What is needed:
In the article below on PR transparency and privacy, what was the slogan of the hospital's public relations campaign?

Wednesday, March 4

Does PR Transparency End Where Individual Privacy Begins?

A new lawsuit filed by Nina Pham, the 26-year-old nurse who contracted Ebola from her patient at the Texas Health Presbyterian Hospital in Dallas, ought to give public relations professionals pause. The allegations raised in the lawsuit raise some valid questions about the industry's pat answer that transparency is always an effective remedy for crisis communication.

While negligence is at the core of the lawsuit, Pham says that the hospital's public relations efforts violated her right to privacy. Specifically, as reported by ABC News, the lawsuit alleges that the hospital released false information about her condition, shot and released a video of her while she was in care without her knowledge or consent, and breached her privacy by releasing her name in an attempt to be transparent with the media.

According to Pham, the public relations department was also inappropriately aggressive, asking to talk to her for a news release "about how much she loves Presbyterian" shortly after doctors were simultaneously talking to her about end-of-life decisions. The release was part of a public relations campaign aimed at restoring faith in the hospital. The slogan was "Presby Proud."

The hospital maintains that not only was it sensitive to her privacy, but it also adhered to HIPAA rules in determining what information was shared publicly with her consent. It has since released a media statement that they will continue to support her and wish the best for her while remaining optimistic that constructive dialogue can resolve this matter.

Employees are both — part of the organization and the most important public.

One of the most challenging aspects of crisis communication is for public relations professionals to remember that employees are an independent public as much as they part of the organization. And that means that employees, those affected by a crisis in particular, are not necessarily part of the "organization" that the public relations team is trying to protect but rather its most important public.

It's all too easy to forget. During a maelstrom of media attention, especially national coverage that threatens the reputation of the organization, good public relations professionals are trained to efficiently meet the needs of the media and the public outside of the organization. But all too often, they are not trained to think of the afflicted employee as having very different priorities.

Record excerpts:
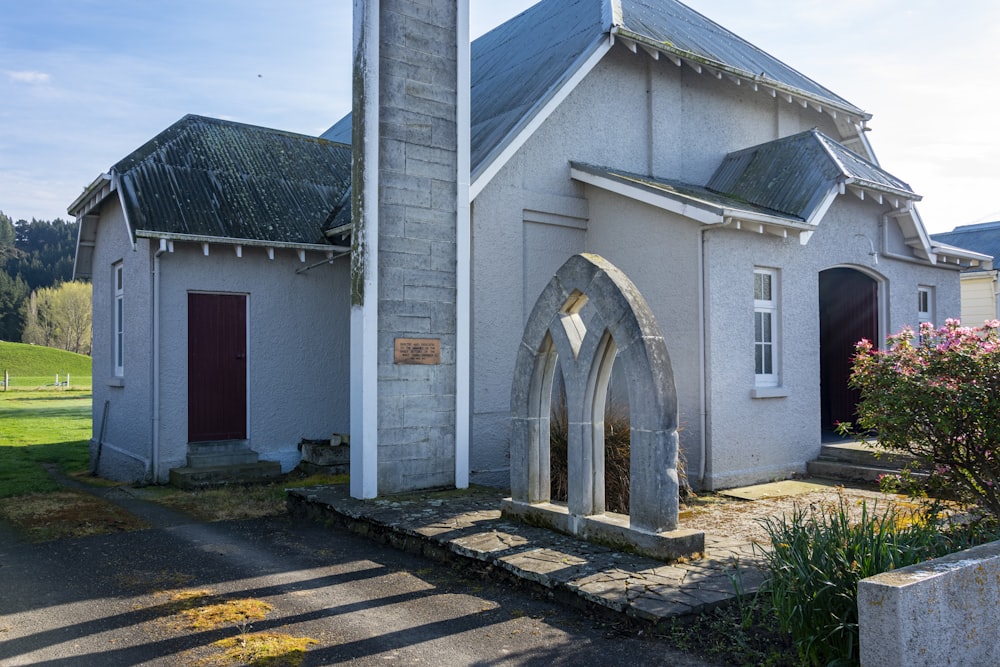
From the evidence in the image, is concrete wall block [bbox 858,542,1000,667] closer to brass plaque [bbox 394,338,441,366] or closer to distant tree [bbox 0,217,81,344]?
brass plaque [bbox 394,338,441,366]

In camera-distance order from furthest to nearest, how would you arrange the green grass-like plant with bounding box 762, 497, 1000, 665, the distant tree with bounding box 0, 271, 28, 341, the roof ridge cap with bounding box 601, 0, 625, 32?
the distant tree with bounding box 0, 271, 28, 341 → the roof ridge cap with bounding box 601, 0, 625, 32 → the green grass-like plant with bounding box 762, 497, 1000, 665

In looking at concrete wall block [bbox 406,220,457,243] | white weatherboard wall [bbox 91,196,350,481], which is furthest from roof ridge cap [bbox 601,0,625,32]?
white weatherboard wall [bbox 91,196,350,481]

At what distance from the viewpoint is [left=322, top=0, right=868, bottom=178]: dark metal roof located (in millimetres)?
11039

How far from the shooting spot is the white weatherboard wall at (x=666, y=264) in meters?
10.2

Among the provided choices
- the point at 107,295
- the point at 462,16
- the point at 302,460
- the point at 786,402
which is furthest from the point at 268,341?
the point at 786,402

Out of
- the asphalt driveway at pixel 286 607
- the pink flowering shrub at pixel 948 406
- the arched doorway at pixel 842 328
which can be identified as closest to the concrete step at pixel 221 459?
the asphalt driveway at pixel 286 607

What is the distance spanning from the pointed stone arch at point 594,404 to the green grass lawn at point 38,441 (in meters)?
7.74

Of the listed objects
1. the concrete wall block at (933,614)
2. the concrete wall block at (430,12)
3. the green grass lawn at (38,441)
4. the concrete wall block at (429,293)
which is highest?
the concrete wall block at (430,12)

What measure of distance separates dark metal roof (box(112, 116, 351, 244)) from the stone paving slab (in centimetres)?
492

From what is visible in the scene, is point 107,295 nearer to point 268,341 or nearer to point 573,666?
point 268,341

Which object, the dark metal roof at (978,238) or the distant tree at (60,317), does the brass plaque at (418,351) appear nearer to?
the dark metal roof at (978,238)

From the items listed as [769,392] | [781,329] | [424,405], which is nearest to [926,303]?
[781,329]

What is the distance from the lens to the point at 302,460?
12352 millimetres

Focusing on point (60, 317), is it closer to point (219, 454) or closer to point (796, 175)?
point (219, 454)
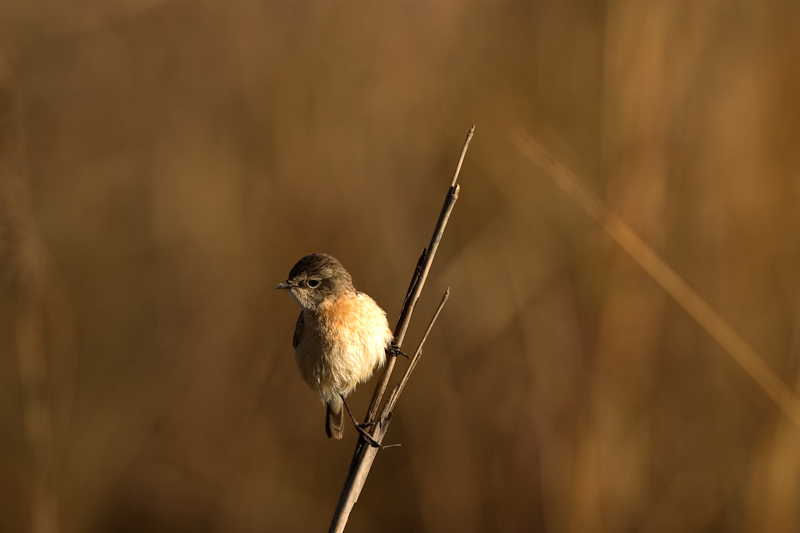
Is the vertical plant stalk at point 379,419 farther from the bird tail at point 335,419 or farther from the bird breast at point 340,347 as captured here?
the bird tail at point 335,419

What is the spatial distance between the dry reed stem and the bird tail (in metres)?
1.05

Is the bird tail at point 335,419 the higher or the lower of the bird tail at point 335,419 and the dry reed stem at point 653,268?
the lower

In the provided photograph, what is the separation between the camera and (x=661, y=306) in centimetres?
377

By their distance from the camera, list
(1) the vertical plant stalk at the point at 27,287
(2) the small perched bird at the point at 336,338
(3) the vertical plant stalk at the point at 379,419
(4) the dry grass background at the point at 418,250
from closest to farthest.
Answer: (3) the vertical plant stalk at the point at 379,419 < (2) the small perched bird at the point at 336,338 < (1) the vertical plant stalk at the point at 27,287 < (4) the dry grass background at the point at 418,250

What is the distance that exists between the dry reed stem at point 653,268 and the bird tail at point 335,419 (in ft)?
3.45

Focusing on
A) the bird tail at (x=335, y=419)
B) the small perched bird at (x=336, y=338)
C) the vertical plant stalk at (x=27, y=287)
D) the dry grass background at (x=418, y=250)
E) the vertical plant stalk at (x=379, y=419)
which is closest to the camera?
the vertical plant stalk at (x=379, y=419)

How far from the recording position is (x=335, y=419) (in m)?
2.41

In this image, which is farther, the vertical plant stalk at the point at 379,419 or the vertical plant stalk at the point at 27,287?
the vertical plant stalk at the point at 27,287

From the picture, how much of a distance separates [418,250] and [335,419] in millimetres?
2022

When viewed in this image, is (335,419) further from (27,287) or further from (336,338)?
(27,287)

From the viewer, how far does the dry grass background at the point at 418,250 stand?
11.4 feet

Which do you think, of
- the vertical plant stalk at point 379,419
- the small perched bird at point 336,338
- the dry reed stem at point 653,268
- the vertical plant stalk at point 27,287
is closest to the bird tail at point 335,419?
the small perched bird at point 336,338

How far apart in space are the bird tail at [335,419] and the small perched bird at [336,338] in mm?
241

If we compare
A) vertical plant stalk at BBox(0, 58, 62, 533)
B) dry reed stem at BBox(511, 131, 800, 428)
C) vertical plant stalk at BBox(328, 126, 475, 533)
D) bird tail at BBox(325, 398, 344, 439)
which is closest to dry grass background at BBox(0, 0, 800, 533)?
vertical plant stalk at BBox(0, 58, 62, 533)
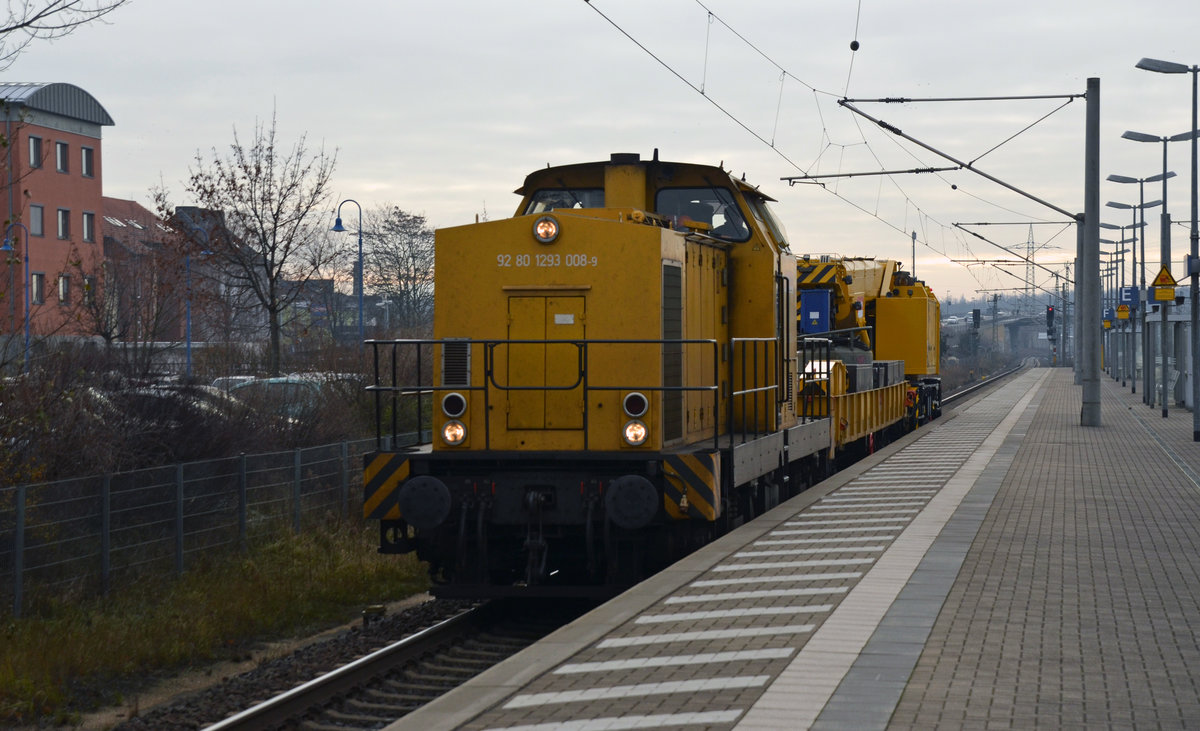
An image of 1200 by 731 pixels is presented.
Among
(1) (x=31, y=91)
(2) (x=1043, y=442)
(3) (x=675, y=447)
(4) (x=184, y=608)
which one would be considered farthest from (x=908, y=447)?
(1) (x=31, y=91)

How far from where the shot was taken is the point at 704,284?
10.6m

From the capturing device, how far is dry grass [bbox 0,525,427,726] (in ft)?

Your response:
"Presby Proud"